> [OBJETIVOS]:
A – En una a tres oraciones, explica, según el texto sobre la palabrería política, por qué las manchas de sangre del pueblo iraquí se conservan en las pancartas y las de quienes mueren en el País Vasco no.
B – ¿A quién atribuye el texto sobre la palabrería política la frase de que en España no se dice lo que pasa sino que pasa lo que se dice?

> [TEXTO]:
* * *

En España, escribió hace tiempo Julián Marías, no se dice lo que pasa sino que pasa lo que se dice. Los meses que van desde la ilegalización de Batasuna hasta la presente campaña electoral, pasando por la catástrofe natural del «Prestige» y la guerra de Irak, son una ilustración perfecta de esta idea. El histrionismo y la palabrería llenan los días y asombra cómo puede decirse cualquier cosa, con tal de que no tenga ningún contacto con la realidad: se llama al presidente de Gobierno asesino y genocida, se escribe que el fantasma del clericalismo campa de nuevo a sus anchas por Madrid, se dice que perseguir con la ley a las personas que aterrorizan, acosan y financian el crimen etarra es un acto de totalitarismo, se rocía la catástrofe natural del «Prestige» con zumo regionalista, se repite que la mano derecha que nos gobierna es la mano del general Franco... Hay quien habla y no para: desde la izquierda a los nacionalistas vascos, que esperan que el lema Terror aznarista coreado por cómicos y letraheridos suba por la geografía como un carretón de bueyes romanos y lleve a las verdes praderas del País Vasco más txakoli y más soberanía.

En sociedades distraídas como la española, el espejismo de la palabrería nubla la inteligencia y la vida pública se reduce a una verbena de verbos quebrados y tartamudos. La política no es hacer sino decir y a ser posible decir con insultos, bruñir los problemas de hoy con las heridas abiertas de ayer, como si las palabras no importaran, como si fueran inocentes, como si no llevaran dentro la reliquia de un pasado que ya no se puede rescatar para el silencio anterior. Las palabras no matan, pero como bien decía Larra «cae una palabra en los labios de un perorador en un pequeño círculo, y un gran pueblo, ansioso de palabras, la recoge, la pasa de boca en boca, y con la rapidez del golpe eléctrico un crecido número de máquinas vivientes la repite y la consagra, las más de las veces sin entenderla, y siempre sin calcular que una palabra sola es, a veces, palanca suficiente para levantar la muchedumbre...»

Llegado el caso las palabras ofrecen coartadas para el crimen, como ocurre en el País Vasco, como sigue ocurriendo en aquella tierra encanallada de silencios sin que ninguna unión de actores ni ningún juglar del 68 se pasee por el parlamento de Vitoria para reprocharle todos los muertos -fulminados, quemados, tiroteados- todos los perseguidos -amedrentados, exiliados, extranjeros de sí mismos- al Lehendakari Ibarretxe, hoy melancólico defensor de quienes legitiman y aplauden a los asesinos. Sucede que la moda discrimina entre las distintas manchas de sangre: las del lejano pueblo iraquí se conservan en las pancartas de los manifestantes, las de los cientos de personas que mueren una muerte cotidiana a manos de las SS vascas son borradas por la cotidianidad y por las pisadas de los transeúntes... Pero también esas manchas son, existen para siempre, siembra de una guerra unilateral que sólo causa bajas entre los demócratas.

* * *

> [LÍNEAS MOSTRADAS]:

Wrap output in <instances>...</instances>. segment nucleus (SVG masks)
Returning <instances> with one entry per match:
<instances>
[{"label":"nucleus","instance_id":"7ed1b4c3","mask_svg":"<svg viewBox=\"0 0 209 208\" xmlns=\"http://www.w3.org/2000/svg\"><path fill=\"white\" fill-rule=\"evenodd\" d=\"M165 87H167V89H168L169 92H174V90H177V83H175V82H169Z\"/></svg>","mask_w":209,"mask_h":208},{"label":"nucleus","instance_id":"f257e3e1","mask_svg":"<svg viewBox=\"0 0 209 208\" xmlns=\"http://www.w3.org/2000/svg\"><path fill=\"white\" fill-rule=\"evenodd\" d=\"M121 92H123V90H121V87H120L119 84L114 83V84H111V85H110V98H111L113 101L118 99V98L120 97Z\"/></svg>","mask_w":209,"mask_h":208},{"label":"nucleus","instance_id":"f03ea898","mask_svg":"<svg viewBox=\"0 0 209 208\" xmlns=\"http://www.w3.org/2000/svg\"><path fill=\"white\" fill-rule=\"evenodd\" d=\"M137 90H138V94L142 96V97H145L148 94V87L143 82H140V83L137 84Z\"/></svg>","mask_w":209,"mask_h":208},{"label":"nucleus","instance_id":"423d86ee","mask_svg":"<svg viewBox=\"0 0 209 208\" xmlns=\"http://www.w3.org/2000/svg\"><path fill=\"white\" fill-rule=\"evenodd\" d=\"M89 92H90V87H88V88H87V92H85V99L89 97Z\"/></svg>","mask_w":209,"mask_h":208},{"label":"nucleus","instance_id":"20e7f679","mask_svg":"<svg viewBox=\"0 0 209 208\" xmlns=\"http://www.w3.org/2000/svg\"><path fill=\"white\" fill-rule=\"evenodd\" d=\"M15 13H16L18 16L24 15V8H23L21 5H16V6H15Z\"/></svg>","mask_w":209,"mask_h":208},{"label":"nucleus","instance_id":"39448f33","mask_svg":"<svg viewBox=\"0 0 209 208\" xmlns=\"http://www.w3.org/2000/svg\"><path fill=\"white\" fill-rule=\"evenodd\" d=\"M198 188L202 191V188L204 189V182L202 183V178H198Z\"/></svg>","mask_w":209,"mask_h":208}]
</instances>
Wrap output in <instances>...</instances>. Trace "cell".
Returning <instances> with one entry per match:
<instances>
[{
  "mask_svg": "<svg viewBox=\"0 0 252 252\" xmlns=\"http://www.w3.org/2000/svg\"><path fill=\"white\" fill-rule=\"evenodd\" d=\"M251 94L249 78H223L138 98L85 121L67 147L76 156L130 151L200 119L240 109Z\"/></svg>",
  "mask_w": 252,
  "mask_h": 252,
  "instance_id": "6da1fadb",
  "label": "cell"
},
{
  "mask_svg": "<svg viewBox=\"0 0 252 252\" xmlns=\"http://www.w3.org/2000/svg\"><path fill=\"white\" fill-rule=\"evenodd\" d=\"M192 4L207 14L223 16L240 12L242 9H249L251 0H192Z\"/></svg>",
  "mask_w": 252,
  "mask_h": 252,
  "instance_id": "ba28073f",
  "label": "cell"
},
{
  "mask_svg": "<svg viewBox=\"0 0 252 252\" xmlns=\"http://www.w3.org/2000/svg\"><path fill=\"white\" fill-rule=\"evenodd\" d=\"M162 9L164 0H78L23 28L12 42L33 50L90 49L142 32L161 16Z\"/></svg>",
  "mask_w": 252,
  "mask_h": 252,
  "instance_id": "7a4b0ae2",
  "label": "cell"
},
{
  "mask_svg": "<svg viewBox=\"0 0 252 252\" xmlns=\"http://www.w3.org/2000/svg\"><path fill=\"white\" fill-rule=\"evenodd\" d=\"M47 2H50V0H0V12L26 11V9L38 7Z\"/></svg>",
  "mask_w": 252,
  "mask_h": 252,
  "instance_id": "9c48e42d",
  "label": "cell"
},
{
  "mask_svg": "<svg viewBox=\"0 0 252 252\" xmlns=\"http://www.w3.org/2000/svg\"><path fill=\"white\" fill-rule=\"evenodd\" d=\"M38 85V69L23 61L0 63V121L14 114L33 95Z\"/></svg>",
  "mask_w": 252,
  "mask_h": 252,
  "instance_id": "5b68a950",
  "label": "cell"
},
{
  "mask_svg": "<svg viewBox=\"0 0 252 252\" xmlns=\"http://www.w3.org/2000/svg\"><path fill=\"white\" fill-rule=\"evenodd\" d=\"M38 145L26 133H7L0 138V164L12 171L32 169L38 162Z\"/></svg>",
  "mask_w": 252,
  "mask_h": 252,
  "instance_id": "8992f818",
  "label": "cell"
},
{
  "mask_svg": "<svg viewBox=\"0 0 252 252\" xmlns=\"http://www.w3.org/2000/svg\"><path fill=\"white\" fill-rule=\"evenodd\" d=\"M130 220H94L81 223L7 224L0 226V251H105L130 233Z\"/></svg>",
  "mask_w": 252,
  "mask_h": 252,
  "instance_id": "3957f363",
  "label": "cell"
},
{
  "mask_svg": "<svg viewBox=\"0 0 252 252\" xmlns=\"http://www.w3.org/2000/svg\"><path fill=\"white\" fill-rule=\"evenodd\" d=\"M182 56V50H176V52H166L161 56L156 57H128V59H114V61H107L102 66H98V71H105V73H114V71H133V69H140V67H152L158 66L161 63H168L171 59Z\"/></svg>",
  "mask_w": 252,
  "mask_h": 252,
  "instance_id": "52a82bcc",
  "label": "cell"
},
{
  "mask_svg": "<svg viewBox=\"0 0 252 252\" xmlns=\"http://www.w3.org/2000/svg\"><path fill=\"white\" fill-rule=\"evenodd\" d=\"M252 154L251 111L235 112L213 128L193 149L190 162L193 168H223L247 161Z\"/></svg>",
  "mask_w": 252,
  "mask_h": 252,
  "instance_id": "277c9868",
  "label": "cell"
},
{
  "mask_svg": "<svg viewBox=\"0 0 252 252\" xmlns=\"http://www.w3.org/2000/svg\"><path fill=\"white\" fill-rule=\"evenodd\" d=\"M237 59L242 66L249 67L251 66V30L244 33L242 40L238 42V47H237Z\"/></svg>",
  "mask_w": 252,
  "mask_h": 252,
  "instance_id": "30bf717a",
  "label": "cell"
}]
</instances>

* * *

> [SOLUCIONES]:
A – Porque la moda discrimina entre las distintas manchas de sangre. Las del lejano pueblo iraquí se conservan en las pancartas de los manifestantes, mientras que las de los cientos de personas que mueren a manos de las SS vascas son borradas por la cotidianidad y por las pisadas de los transeúntes.

B – A Julián Marías.